++++ Input for this task
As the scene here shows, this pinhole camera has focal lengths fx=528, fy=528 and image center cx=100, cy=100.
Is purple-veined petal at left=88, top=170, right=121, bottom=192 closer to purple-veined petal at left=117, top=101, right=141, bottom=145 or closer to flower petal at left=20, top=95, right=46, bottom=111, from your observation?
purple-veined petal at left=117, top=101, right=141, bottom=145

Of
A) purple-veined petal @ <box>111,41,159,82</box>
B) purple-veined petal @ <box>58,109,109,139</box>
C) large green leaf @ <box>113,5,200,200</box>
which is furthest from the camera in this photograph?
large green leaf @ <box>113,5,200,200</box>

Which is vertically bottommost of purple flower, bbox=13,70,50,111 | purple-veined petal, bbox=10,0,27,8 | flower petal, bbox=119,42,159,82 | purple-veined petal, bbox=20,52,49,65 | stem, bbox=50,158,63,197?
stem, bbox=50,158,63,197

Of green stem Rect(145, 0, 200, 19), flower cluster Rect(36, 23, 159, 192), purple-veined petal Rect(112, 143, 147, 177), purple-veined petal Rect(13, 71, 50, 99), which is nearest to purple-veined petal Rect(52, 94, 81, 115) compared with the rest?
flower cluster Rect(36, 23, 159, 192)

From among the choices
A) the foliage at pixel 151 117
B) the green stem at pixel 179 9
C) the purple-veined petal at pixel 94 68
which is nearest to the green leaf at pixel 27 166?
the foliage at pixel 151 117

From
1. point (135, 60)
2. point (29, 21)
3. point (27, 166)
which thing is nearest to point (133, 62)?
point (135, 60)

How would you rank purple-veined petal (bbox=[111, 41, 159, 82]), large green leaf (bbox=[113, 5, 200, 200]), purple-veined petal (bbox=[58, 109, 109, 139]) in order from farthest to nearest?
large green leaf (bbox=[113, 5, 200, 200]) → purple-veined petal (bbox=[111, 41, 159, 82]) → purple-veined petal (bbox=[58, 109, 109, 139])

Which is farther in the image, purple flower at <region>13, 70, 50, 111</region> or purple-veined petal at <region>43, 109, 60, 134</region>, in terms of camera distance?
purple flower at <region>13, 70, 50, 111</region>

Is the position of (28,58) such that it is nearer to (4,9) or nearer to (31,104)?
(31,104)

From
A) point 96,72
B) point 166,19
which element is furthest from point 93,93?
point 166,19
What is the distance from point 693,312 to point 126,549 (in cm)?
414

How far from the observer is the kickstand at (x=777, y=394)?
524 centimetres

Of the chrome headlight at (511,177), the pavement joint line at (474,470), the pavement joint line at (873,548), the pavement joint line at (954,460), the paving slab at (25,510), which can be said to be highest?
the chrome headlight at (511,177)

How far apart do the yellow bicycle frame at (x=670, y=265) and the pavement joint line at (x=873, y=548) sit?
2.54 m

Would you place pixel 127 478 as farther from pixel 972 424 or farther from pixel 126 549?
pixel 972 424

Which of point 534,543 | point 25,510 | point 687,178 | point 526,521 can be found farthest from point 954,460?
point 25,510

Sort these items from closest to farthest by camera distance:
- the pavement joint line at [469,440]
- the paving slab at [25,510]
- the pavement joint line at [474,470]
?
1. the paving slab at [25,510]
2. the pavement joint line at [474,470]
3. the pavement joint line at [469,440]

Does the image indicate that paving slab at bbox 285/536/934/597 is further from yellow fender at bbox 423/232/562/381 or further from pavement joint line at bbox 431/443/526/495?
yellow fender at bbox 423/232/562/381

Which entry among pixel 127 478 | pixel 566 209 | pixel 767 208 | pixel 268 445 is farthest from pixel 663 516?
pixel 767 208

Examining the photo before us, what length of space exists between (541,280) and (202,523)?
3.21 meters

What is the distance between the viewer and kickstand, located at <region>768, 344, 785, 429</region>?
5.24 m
++++++++
§ **What you have to do**
Copy all of the data above word for word, changing nothing.

§ **Full answer**
As the scene here shows, this pinhole camera has focal lengths fx=528, fy=528 and image center cx=100, cy=100.
Is purple-veined petal at left=88, top=170, right=121, bottom=192 closer to purple-veined petal at left=117, top=101, right=141, bottom=145 or closer to flower petal at left=20, top=95, right=46, bottom=111, from your observation?
purple-veined petal at left=117, top=101, right=141, bottom=145

Of
A) purple-veined petal @ <box>111,41,159,82</box>
B) purple-veined petal @ <box>58,109,109,139</box>
C) large green leaf @ <box>113,5,200,200</box>
which is furthest from the camera in this photograph?
large green leaf @ <box>113,5,200,200</box>

Which is vertically bottommost of purple flower, bbox=13,70,50,111 | purple-veined petal, bbox=10,0,27,8 | flower petal, bbox=119,42,159,82 | purple-veined petal, bbox=20,52,49,65 | stem, bbox=50,158,63,197?
stem, bbox=50,158,63,197

Of green stem Rect(145, 0, 200, 19), flower cluster Rect(36, 23, 159, 192), purple-veined petal Rect(112, 143, 147, 177), purple-veined petal Rect(13, 71, 50, 99), which is nearest to purple-veined petal Rect(52, 94, 81, 115) compared with the rest?
flower cluster Rect(36, 23, 159, 192)

From among the choices
A) the foliage at pixel 151 117
B) the green stem at pixel 179 9
C) the purple-veined petal at pixel 94 68
which is nearest to the green leaf at pixel 27 166?
the foliage at pixel 151 117

From
1. point (135, 60)
2. point (29, 21)
3. point (27, 166)
which thing is nearest to point (133, 62)?
point (135, 60)

How would you rank purple-veined petal (bbox=[111, 41, 159, 82]), large green leaf (bbox=[113, 5, 200, 200]), purple-veined petal (bbox=[58, 109, 109, 139]) in order from farthest to nearest?
large green leaf (bbox=[113, 5, 200, 200]) → purple-veined petal (bbox=[111, 41, 159, 82]) → purple-veined petal (bbox=[58, 109, 109, 139])

Which is farther in the image, purple flower at <region>13, 70, 50, 111</region> or purple-veined petal at <region>43, 109, 60, 134</region>, in terms of camera distance?
purple flower at <region>13, 70, 50, 111</region>

Is the position of (28,58) such that it is nearer to (4,9) or nearer to (31,104)?
(31,104)

From
A) point 96,72
B) point 166,19
which element is furthest from point 93,93?
point 166,19
What is the distance from point 693,312 to point 126,549 (in cm)?
414

How far from the observer is the kickstand at (x=777, y=394)?
524 centimetres

Of the chrome headlight at (511,177), the pavement joint line at (474,470), the pavement joint line at (873,548), the pavement joint line at (954,460), the paving slab at (25,510), which can be said to be highest?
the chrome headlight at (511,177)

How far apart do the yellow bicycle frame at (x=670, y=265) and the pavement joint line at (x=873, y=548) sit?
2.54 m

Would you place pixel 127 478 as farther from pixel 972 424 or farther from pixel 126 549?
pixel 972 424

Which of point 534,543 | point 25,510 | point 687,178 | point 526,521 can be found farthest from point 954,460?
point 25,510

Sort these items from closest to farthest by camera distance:
- the pavement joint line at [469,440]
- the paving slab at [25,510]
- the pavement joint line at [474,470]
?
1. the paving slab at [25,510]
2. the pavement joint line at [474,470]
3. the pavement joint line at [469,440]

Does the image indicate that paving slab at bbox 285/536/934/597 is further from yellow fender at bbox 423/232/562/381 or further from pavement joint line at bbox 431/443/526/495?
yellow fender at bbox 423/232/562/381

Which entry among pixel 127 478 | pixel 566 209 | pixel 767 208 | pixel 268 445 is farthest from pixel 663 516?
pixel 767 208

Examining the photo before us, what length of space exists between (541,280) and (202,523)?
3.21 meters

What is the distance between the viewer and kickstand, located at <region>768, 344, 785, 429</region>?
5.24 m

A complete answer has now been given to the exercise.